Aug. 23 (Bloomberg) -- Housing led the U.S. out of seven of the last eight recessions. This time, it may kill the recovery.

Home sales collapsed after a federal tax credit for buyers expired in April. Since then, the manufacturing-led expansion, which began in the second half of 2009, has been waning, with jobless claims rising and factory orders falling.

“If foreclosures continue to mount and depress home prices, that could send the economy back into a recession,” said Celia Chen, an economist who tracks the industry for Moody’s Analytics Inc. “The housing market and the broader economy are closely intertwined.”

Spending on home construction and items such as furniture and stoves accounted for about 15 percent of gross domestic product in the second quarter, according to West Chester, Pennsylvania-based Moody’s Analytics. Real estate also can influence consumer spending indirectly. When values soared in the mid-2000s, people used the boost in equity to pay for cars and vacations. After prices fell, homeowners lost that cushion and curbed spending.

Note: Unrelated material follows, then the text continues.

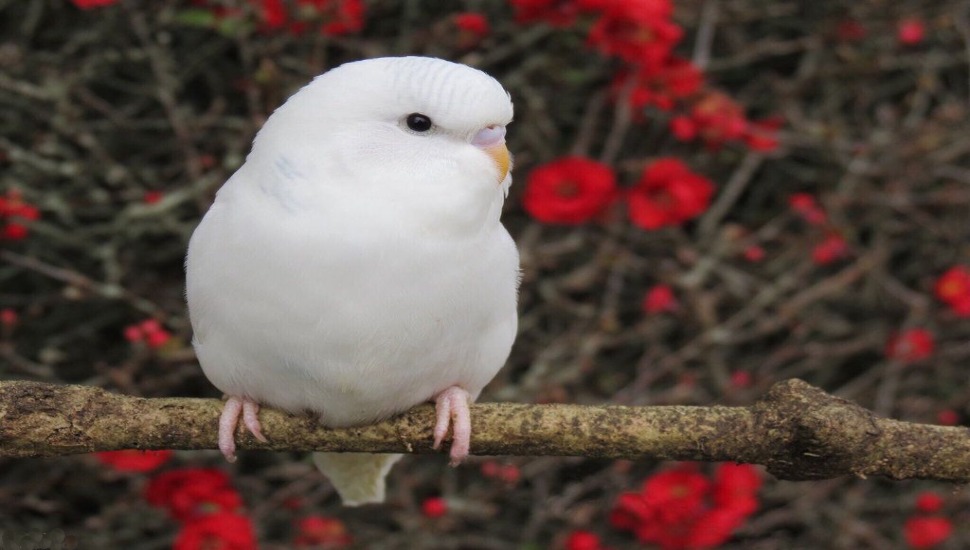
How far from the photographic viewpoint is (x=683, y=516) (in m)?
2.54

A report tomorrow by the Chicago-based National Association of Realtors will show July sales of existing homes plummeted 12.9 percent from June, the biggest monthly loss of 2010, according to the median estimate of economists surveyed by Bloomberg.

New-home sales, which account for less than a 10th of housing transactions, stayed at the second-lowest level on record last month, economists predict Commerce Department data will show on Aug. 25.

Housing in ‘Doldrums’

“Housing continues to be stuck in the doldrums,” said Jeffrey Frankel, a member of the business-cycle dating committee at the National Bureau of Economic Research, the arbiter of when U.S. recessions begin and end, and a professor at Harvard University in Cambridge, Massachusetts.

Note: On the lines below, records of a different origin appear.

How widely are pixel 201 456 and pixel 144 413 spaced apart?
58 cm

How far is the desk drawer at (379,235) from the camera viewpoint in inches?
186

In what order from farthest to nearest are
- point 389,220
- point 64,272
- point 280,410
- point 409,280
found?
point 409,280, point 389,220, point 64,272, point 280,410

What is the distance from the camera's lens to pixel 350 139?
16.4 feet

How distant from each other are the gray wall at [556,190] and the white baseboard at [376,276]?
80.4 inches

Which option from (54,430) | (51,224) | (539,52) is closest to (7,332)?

With 14.6 million Americans out of work, homeowners are struggling to hold onto their properties. One in seven mortgages were delinquent or in foreclosure during the first quarter, the highest in records dating to 1979, according to the Washington- based Mortgage Bankers Association. Foreclosures probably will top 1 million this year, said RealtyTrac Inc., an Irvine, California-based data company.

Federal efforts to help have had little success. Of 1.31 million loan modifications started under the Obama administration’s Home Affordable Modification Program, 48 percent were canceled by the end of July, the Treasury Department said Aug. 20. More than half of all modifications defaulted again within 12 months, the Office of the Comptroller of the Currency said June 23.

Excess Supply

Shadow inventory, or the number of homes repossessed or in default that eventually will be offered for sale, stood at 7.3 million in the first quarter, according to Laurie Goodman, an analyst in New York at mortgage-bond broker Amherst Securities Group LP. As those properties hit the market, prices will come under pressure and buyers will wait for better deals.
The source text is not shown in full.